# WHAT THE TASK REQUIRES
Rewrite all the records with the phrase "baptistery dome" replaced by "baptistery cupola" wherever it occurs, changing nothing else, and leave the pictures out of your answer.

# DATASET
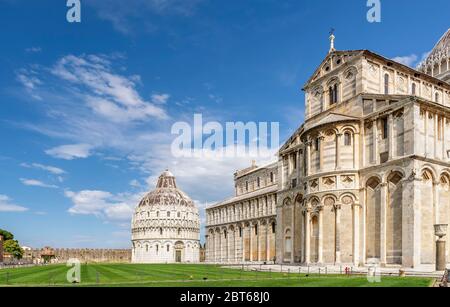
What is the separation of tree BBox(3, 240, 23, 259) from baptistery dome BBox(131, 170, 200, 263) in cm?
3749

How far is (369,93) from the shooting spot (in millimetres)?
42625

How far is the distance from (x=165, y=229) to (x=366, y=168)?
118 meters

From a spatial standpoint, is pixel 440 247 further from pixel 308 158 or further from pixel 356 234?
pixel 308 158

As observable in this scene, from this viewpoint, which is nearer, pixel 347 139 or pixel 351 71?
pixel 347 139

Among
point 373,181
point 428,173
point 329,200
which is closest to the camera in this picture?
point 428,173

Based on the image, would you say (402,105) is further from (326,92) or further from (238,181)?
(238,181)

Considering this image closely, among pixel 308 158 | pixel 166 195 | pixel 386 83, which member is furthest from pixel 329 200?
pixel 166 195

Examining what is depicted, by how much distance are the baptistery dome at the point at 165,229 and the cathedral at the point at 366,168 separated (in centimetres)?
10089

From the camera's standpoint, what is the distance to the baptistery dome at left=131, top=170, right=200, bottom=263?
150m

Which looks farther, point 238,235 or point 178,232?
point 178,232

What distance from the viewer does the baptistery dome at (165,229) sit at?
490 feet

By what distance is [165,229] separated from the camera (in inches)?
5989

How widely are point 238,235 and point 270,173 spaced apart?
12767 mm
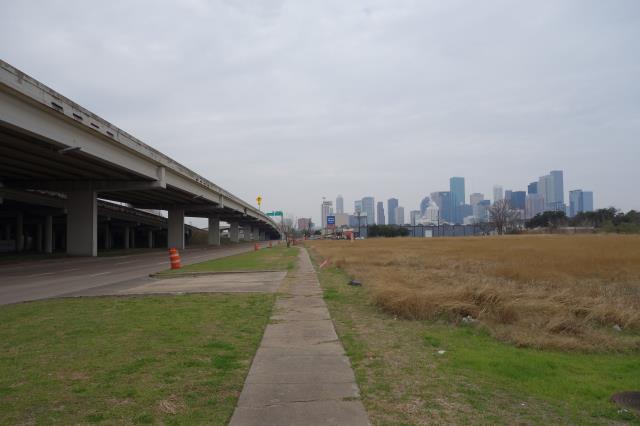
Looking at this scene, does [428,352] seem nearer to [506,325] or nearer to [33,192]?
[506,325]

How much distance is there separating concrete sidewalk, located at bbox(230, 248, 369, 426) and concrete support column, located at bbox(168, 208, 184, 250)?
64.0 meters

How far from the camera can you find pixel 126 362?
6434 mm

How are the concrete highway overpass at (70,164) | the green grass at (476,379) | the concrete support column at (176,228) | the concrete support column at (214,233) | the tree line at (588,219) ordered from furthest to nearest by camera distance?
the tree line at (588,219) → the concrete support column at (214,233) → the concrete support column at (176,228) → the concrete highway overpass at (70,164) → the green grass at (476,379)

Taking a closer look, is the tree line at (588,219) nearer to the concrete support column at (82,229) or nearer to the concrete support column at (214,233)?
the concrete support column at (214,233)

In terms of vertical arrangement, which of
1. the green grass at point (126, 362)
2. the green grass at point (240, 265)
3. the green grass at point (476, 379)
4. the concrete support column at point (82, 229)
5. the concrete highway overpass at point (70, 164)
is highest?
the concrete highway overpass at point (70, 164)

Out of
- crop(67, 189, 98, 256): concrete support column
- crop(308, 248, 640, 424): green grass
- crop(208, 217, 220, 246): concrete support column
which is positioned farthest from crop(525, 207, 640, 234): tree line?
crop(308, 248, 640, 424): green grass

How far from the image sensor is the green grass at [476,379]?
473 cm

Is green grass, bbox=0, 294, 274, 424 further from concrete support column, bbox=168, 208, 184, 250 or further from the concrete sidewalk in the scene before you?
concrete support column, bbox=168, 208, 184, 250

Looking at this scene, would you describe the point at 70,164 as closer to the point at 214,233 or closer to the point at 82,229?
the point at 82,229

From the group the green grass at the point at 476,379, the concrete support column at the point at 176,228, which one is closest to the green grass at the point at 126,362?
the green grass at the point at 476,379

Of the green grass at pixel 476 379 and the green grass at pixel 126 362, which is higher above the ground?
the green grass at pixel 126 362

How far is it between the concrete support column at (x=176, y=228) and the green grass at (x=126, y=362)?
6104 centimetres

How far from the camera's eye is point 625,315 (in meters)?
9.52

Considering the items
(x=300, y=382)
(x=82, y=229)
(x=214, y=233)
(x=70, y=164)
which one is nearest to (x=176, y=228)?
(x=214, y=233)
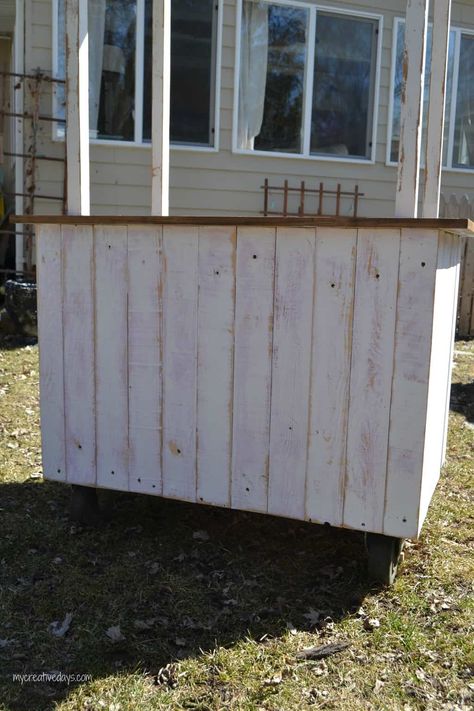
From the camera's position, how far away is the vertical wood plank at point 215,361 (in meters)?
2.82

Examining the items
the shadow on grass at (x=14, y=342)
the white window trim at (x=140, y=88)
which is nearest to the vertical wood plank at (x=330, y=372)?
the shadow on grass at (x=14, y=342)

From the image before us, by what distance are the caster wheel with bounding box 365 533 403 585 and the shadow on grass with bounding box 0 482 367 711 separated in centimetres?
8

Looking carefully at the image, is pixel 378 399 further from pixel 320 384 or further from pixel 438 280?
pixel 438 280

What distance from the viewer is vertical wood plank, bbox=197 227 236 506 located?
2.82 m

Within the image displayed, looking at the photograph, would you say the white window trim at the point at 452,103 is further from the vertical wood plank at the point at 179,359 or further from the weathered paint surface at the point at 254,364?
the vertical wood plank at the point at 179,359

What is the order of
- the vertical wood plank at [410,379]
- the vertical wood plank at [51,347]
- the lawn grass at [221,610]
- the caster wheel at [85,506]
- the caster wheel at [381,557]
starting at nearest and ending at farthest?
1. the lawn grass at [221,610]
2. the vertical wood plank at [410,379]
3. the caster wheel at [381,557]
4. the vertical wood plank at [51,347]
5. the caster wheel at [85,506]

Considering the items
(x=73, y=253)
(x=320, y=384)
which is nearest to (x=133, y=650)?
(x=320, y=384)

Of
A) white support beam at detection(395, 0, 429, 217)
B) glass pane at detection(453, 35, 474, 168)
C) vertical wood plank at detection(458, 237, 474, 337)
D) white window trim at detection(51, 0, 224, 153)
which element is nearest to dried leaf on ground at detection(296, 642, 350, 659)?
white support beam at detection(395, 0, 429, 217)

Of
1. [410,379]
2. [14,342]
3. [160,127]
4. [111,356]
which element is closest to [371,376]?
[410,379]

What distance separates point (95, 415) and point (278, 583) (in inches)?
40.8

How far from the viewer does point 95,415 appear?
312cm

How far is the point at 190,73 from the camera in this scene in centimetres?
820

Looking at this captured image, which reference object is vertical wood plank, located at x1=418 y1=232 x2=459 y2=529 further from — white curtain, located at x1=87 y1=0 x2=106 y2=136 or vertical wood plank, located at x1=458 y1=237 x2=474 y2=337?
white curtain, located at x1=87 y1=0 x2=106 y2=136

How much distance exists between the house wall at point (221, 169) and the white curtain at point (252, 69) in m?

# FULL ANSWER
What is the separation of tree BBox(3, 240, 23, 259) from baptistery cupola BBox(131, 170, 200, 263) in cm?
3749

How far is (369,93) from the shooting spot (in millimetres)?
42625

How far is the distance from (x=165, y=229) to (x=366, y=168)?
118 meters

From a spatial standpoint, is pixel 440 247 further from pixel 308 158 or further from pixel 356 234?
pixel 308 158

As observable in this scene, from this viewpoint, which is nearer, pixel 347 139 or pixel 351 71?
pixel 347 139

Among
point 373,181
point 428,173
point 329,200
which is closest to the camera in this picture?
point 428,173

Based on the image, would you say (402,105) is further from (326,92) or further from (238,181)?
(238,181)

Considering this image closely, among pixel 308 158 | pixel 166 195 | pixel 386 83, which member is furthest from pixel 329 200?
pixel 166 195

Examining what is depicted, by how much distance are the baptistery cupola at the point at 165,229 and the cathedral at the point at 366,168 separated (in centimetres)?
10089

From the camera's standpoint, what is the distance to the baptistery cupola at left=131, top=170, right=200, bottom=263?
150m

Which looks farther, point 238,235 or point 178,232?
point 178,232

What distance from the viewer does the baptistery cupola at (165,229) sit at?
490 feet

By what distance is [165,229] separated from the camera (in inches)?
5989

How widely are point 238,235 and point 270,173 spaced apart?
12767 mm
Looking at this scene, does [428,352] seem nearer to [506,325] or nearer to [33,192]?
[506,325]

How much distance is there separating concrete sidewalk, located at bbox(230, 248, 369, 426) and concrete support column, located at bbox(168, 208, 184, 250)?
64.0 meters

How far from the camera can you find pixel 126 362?
6434 mm

How are the concrete highway overpass at (70,164) | the green grass at (476,379) | the concrete support column at (176,228) | the concrete support column at (214,233) | the tree line at (588,219) ordered from furthest to nearest by camera distance?
the tree line at (588,219) → the concrete support column at (214,233) → the concrete support column at (176,228) → the concrete highway overpass at (70,164) → the green grass at (476,379)

Taking a closer look, is the tree line at (588,219) nearer to the concrete support column at (82,229) or nearer to the concrete support column at (214,233)?
the concrete support column at (214,233)

In terms of vertical arrangement, which of
1. the green grass at point (126, 362)
2. the green grass at point (240, 265)
3. the green grass at point (476, 379)
4. the concrete support column at point (82, 229)
5. the concrete highway overpass at point (70, 164)
is highest?
the concrete highway overpass at point (70, 164)

Out of
- crop(67, 189, 98, 256): concrete support column
- crop(308, 248, 640, 424): green grass
- crop(208, 217, 220, 246): concrete support column
which is positioned farthest from crop(525, 207, 640, 234): tree line?
crop(308, 248, 640, 424): green grass

How far from the image sensor is the green grass at [476,379]?
473 cm

Is green grass, bbox=0, 294, 274, 424 further from concrete support column, bbox=168, 208, 184, 250 or further from the concrete sidewalk in the scene before you?
concrete support column, bbox=168, 208, 184, 250

Looking at this scene, would you describe the point at 70,164 as closer to the point at 214,233 or closer to the point at 82,229?
the point at 82,229

From the group the green grass at the point at 476,379, the concrete support column at the point at 176,228, which one is closest to the green grass at the point at 126,362?
the green grass at the point at 476,379

Of the green grass at pixel 476 379 and the green grass at pixel 126 362, which is higher above the ground?
the green grass at pixel 126 362

How far is it between the concrete support column at (x=176, y=228) and the green grass at (x=126, y=362)?
6104 centimetres

How far from the camera's eye is point 625,315 (in meters)?
9.52

Considering the items
(x=300, y=382)
(x=82, y=229)
(x=214, y=233)
(x=70, y=164)
which one is nearest to (x=176, y=228)?
(x=214, y=233)
From the camera's position, how far away is the vertical wood plank at point 215,361 (in meters)?
2.82

Examining the items
the shadow on grass at (x=14, y=342)
the white window trim at (x=140, y=88)
which is nearest to the vertical wood plank at (x=330, y=372)?
the shadow on grass at (x=14, y=342)

From the image before us, by what distance are the caster wheel with bounding box 365 533 403 585 and the shadow on grass with bounding box 0 482 367 711 separated in centimetres?
8

Looking carefully at the image, is pixel 378 399 further from pixel 320 384 or further from pixel 438 280?
pixel 438 280

What distance from the viewer is vertical wood plank, bbox=197 227 236 506 located?
2.82 m

Within the image displayed, looking at the photograph, would you say the white window trim at the point at 452,103 is further from the vertical wood plank at the point at 179,359 or further from the weathered paint surface at the point at 254,364?
the vertical wood plank at the point at 179,359

What is the order of
- the vertical wood plank at [410,379]
- the vertical wood plank at [51,347]
- the lawn grass at [221,610]
- the caster wheel at [85,506]
- the caster wheel at [381,557]
starting at nearest and ending at farthest?
1. the lawn grass at [221,610]
2. the vertical wood plank at [410,379]
3. the caster wheel at [381,557]
4. the vertical wood plank at [51,347]
5. the caster wheel at [85,506]

Considering the items
(x=73, y=253)
(x=320, y=384)
which is nearest to (x=133, y=650)?
(x=320, y=384)

Of
A) white support beam at detection(395, 0, 429, 217)
B) glass pane at detection(453, 35, 474, 168)
C) vertical wood plank at detection(458, 237, 474, 337)
D) white window trim at detection(51, 0, 224, 153)
which element is nearest to dried leaf on ground at detection(296, 642, 350, 659)?
white support beam at detection(395, 0, 429, 217)

Of
1. [410,379]
2. [14,342]
3. [160,127]
4. [111,356]
which element is closest to [371,376]?
[410,379]

What distance separates point (95, 415) and point (278, 583) (in inches)?
40.8

How far from the viewer does point 95,415 appear?
312cm

How far is the point at 190,73 from the camera in this scene in centimetres?
820

Looking at this captured image, which reference object is vertical wood plank, located at x1=418 y1=232 x2=459 y2=529 further from — white curtain, located at x1=87 y1=0 x2=106 y2=136 or vertical wood plank, located at x1=458 y1=237 x2=474 y2=337?
white curtain, located at x1=87 y1=0 x2=106 y2=136

How much distance exists between the house wall at point (221, 169) and the white curtain at point (252, 69) in m?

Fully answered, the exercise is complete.